[[ Data listing open ]]

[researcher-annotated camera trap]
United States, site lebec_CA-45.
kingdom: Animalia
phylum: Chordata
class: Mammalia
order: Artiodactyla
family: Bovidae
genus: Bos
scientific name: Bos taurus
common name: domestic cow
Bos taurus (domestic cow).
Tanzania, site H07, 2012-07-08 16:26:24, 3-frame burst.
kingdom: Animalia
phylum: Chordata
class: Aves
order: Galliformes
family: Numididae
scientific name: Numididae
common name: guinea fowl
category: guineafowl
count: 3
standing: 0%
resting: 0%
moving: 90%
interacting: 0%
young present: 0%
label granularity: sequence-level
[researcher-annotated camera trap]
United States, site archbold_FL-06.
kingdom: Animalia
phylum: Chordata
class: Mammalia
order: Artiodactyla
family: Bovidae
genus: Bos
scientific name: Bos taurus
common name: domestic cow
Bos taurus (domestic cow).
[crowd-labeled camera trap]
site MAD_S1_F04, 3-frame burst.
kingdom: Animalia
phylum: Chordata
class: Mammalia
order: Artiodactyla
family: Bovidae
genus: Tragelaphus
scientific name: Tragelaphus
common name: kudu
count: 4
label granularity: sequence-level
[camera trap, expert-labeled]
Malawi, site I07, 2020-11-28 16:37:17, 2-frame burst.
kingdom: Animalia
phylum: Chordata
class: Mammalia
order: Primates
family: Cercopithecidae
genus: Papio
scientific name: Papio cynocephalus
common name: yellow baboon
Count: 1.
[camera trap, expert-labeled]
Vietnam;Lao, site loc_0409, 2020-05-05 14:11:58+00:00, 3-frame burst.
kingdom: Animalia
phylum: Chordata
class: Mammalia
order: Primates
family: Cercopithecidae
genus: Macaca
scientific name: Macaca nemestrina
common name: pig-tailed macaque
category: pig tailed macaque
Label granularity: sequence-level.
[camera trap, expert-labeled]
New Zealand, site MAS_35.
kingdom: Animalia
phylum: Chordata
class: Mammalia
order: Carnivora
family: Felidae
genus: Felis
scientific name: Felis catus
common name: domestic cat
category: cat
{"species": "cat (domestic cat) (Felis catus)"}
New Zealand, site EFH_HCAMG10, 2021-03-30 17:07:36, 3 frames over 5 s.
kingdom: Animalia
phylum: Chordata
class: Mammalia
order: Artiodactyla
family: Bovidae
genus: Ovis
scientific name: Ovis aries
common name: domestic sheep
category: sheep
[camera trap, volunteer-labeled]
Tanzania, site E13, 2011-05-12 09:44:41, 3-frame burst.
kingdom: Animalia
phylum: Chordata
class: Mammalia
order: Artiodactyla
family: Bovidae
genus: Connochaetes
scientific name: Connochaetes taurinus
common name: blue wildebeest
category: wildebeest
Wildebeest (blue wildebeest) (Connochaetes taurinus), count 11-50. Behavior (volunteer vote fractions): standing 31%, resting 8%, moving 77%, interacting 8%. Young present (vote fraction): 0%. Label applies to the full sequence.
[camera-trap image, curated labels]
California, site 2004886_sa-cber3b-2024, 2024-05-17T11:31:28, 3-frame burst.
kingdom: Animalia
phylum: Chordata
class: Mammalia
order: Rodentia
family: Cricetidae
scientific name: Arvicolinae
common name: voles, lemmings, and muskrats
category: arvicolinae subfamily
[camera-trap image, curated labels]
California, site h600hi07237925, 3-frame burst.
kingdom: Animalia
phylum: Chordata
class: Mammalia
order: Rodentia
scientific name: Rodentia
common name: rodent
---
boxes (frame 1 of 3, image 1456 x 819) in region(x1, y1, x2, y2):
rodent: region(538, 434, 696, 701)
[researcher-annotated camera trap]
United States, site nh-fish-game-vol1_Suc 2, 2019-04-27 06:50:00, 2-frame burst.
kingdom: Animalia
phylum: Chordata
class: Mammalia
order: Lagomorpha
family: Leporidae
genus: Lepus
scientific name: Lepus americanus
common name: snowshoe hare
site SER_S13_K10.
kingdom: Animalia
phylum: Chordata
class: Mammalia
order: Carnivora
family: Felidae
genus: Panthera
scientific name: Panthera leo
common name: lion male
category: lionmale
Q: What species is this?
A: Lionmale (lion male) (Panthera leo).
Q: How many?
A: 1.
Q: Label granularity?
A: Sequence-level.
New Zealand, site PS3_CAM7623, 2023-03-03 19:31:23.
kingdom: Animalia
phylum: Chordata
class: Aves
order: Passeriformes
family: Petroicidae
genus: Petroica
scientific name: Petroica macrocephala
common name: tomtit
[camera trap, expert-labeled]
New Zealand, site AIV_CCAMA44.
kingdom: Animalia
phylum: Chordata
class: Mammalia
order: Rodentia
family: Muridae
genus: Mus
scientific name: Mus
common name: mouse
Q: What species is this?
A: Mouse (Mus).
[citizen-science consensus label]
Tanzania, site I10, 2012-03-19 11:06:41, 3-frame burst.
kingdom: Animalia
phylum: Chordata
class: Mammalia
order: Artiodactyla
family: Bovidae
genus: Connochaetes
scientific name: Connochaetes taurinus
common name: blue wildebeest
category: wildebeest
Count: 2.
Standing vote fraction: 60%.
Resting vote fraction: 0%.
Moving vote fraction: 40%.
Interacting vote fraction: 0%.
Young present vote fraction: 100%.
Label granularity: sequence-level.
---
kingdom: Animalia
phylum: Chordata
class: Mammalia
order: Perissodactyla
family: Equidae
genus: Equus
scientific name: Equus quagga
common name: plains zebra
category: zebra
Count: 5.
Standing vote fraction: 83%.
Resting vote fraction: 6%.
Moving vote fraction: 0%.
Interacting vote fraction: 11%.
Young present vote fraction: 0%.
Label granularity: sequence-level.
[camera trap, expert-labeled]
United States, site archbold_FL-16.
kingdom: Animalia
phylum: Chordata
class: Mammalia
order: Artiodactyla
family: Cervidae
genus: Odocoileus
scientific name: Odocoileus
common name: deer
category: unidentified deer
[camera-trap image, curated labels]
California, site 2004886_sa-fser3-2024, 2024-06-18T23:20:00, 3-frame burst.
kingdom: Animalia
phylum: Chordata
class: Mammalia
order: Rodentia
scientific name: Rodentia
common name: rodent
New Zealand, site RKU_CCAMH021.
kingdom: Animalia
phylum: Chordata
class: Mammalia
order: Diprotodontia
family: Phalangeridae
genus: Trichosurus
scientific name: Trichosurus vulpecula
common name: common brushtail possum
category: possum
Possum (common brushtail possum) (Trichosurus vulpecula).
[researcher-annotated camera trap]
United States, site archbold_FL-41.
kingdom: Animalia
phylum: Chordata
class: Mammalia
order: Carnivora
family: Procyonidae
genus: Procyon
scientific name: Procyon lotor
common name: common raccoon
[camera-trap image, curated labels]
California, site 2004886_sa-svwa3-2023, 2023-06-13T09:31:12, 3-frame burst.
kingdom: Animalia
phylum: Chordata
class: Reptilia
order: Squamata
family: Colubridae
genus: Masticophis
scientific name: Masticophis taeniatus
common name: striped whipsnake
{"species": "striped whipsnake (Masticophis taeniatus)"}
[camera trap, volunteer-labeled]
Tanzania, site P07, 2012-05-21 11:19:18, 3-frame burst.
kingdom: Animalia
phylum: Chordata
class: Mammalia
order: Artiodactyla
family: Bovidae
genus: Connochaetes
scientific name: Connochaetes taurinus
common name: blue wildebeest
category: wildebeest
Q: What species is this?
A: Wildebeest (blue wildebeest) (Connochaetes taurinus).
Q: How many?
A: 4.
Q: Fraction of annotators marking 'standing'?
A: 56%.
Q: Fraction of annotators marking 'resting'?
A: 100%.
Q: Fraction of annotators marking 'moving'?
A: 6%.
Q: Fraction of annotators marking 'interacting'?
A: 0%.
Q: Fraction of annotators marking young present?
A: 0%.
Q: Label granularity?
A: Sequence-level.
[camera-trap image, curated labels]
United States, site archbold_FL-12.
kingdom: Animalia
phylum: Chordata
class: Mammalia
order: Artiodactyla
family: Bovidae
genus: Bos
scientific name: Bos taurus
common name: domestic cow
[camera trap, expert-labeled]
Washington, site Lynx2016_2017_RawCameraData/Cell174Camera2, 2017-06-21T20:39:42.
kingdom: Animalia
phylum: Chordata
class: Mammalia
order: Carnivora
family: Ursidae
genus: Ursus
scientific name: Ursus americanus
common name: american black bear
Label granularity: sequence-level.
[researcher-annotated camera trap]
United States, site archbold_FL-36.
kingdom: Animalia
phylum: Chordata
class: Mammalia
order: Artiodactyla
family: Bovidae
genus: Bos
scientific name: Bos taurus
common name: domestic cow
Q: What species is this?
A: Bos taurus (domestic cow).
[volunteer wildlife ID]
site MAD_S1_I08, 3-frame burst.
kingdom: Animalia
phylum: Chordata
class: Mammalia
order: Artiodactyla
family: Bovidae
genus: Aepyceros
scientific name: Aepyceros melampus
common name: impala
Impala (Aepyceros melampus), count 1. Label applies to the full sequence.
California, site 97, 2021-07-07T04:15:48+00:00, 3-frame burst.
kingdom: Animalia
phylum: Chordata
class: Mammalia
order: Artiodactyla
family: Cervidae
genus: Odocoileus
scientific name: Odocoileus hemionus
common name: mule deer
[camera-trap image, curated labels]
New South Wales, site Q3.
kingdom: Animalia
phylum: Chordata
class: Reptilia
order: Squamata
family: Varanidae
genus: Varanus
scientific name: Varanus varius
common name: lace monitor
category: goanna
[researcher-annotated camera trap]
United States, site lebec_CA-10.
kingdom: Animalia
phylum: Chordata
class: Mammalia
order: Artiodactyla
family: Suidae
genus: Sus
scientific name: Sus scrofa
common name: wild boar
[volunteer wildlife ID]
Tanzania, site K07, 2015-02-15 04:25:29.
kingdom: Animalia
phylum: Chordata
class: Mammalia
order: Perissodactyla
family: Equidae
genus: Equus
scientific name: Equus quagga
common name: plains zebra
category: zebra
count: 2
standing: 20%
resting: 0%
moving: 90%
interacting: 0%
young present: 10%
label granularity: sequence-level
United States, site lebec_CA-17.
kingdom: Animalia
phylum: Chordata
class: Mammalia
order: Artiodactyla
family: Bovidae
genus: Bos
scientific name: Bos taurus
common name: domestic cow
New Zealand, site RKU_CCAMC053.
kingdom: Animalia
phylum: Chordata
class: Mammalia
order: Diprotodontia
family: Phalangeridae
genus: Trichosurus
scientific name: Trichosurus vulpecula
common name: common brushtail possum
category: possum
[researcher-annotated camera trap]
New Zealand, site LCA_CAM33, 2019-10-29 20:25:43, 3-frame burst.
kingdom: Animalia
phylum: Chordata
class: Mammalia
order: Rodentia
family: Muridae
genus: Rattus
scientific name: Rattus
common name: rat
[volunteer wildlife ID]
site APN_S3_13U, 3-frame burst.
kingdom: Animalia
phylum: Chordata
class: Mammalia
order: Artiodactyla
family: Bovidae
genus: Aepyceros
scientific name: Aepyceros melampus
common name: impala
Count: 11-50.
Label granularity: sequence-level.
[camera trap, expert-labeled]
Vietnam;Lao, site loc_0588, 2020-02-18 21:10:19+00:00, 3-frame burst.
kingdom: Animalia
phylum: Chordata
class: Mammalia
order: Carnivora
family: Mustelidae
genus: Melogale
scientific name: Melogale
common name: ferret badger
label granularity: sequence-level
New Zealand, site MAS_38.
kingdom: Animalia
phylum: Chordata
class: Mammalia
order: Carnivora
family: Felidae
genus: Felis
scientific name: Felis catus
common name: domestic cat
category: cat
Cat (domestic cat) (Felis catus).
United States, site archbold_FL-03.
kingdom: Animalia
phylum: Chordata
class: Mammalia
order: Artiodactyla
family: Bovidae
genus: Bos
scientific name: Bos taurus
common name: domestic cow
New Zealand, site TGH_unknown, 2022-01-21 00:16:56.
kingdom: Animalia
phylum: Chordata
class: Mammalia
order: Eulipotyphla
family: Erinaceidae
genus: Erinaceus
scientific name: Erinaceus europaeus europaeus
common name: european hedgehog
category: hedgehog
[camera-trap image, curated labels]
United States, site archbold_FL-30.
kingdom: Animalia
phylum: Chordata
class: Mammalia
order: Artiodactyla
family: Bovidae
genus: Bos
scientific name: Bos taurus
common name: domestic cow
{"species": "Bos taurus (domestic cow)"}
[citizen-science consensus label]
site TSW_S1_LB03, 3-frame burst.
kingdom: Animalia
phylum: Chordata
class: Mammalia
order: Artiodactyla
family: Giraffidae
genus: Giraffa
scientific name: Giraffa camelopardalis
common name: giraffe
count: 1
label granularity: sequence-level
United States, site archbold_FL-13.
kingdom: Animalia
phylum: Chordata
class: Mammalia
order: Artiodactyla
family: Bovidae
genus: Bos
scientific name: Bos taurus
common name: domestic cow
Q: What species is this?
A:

[[ Data listing closed ]]

Work required – Give again, exactly as written, the lines running from the first line of the data above through the line that contains "genus: Ovis".

Task output –
[researcher-annotated camera trap]
United States, site lebec_CA-45.
kingdom: Animalia
phylum: Chordata
class: Mammalia
order: Artiodactyla
family: Bovidae
genus: Bos
scientific name: Bos taurus
common name: domestic cow
Bos taurus (domestic cow).
Tanzania, site H07, 2012-07-08 16:26:24, 3-frame burst.
kingdom: Animalia
phylum: Chordata
class: Aves
order: Galliformes
family: Numididae
scientific name: Numididae
common name: guinea fowl
category: guineafowl
count: 3
standing: 0%
resting: 0%
moving: 90%
interacting: 0%
young present: 0%
label granularity: sequence-level
[researcher-annotated camera trap]
United States, site archbold_FL-06.
kingdom: Animalia
phylum: Chordata
class: Mammalia
order: Artiodactyla
family: Bovidae
genus: Bos
scientific name: Bos taurus
common name: domestic cow
Bos taurus (domestic cow).
[crowd-labeled camera trap]
site MAD_S1_F04, 3-frame burst.
kingdom: Animalia
phylum: Chordata
class: Mammalia
order: Artiodactyla
family: Bovidae
genus: Tragelaphus
scientific name: Tragelaphus
common name: kudu
count: 4
label granularity: sequence-level
[camera trap, expert-labeled]
Malawi, site I07, 2020-11-28 16:37:17, 2-frame burst.
kingdom: Animalia
phylum: Chordata
class: Mammalia
order: Primates
family: Cercopithecidae
genus: Papio
scientific name: Papio cynocephalus
common name: yellow baboon
Count: 1.
[camera trap, expert-labeled]
Vietnam;Lao, site loc_0409, 2020-05-05 14:11:58+00:00, 3-frame burst.
kingdom: Animalia
phylum: Chordata
class: Mammalia
order: Primates
family: Cercopithecidae
genus: Macaca
scientific name: Macaca nemestrina
common name: pig-tailed macaque
category: pig tailed macaque
Label granularity: sequence-level.
[camera trap, expert-labeled]
New Zealand, site MAS_35.
kingdom: Animalia
phylum: Chordata
class: Mammalia
order: Carnivora
family: Felidae
genus: Felis
scientific name: Felis catus
common name: domestic cat
category: cat
{"species": "cat (domestic cat) (Felis catus)"}
New Zealand, site EFH_HCAMG10, 2021-03-30 17:07:36, 3 frames over 5 s.
kingdom: Animalia
phylum: Chordata
class: Mammalia
order: Artiodactyla
family: Bovidae
genus: Ovis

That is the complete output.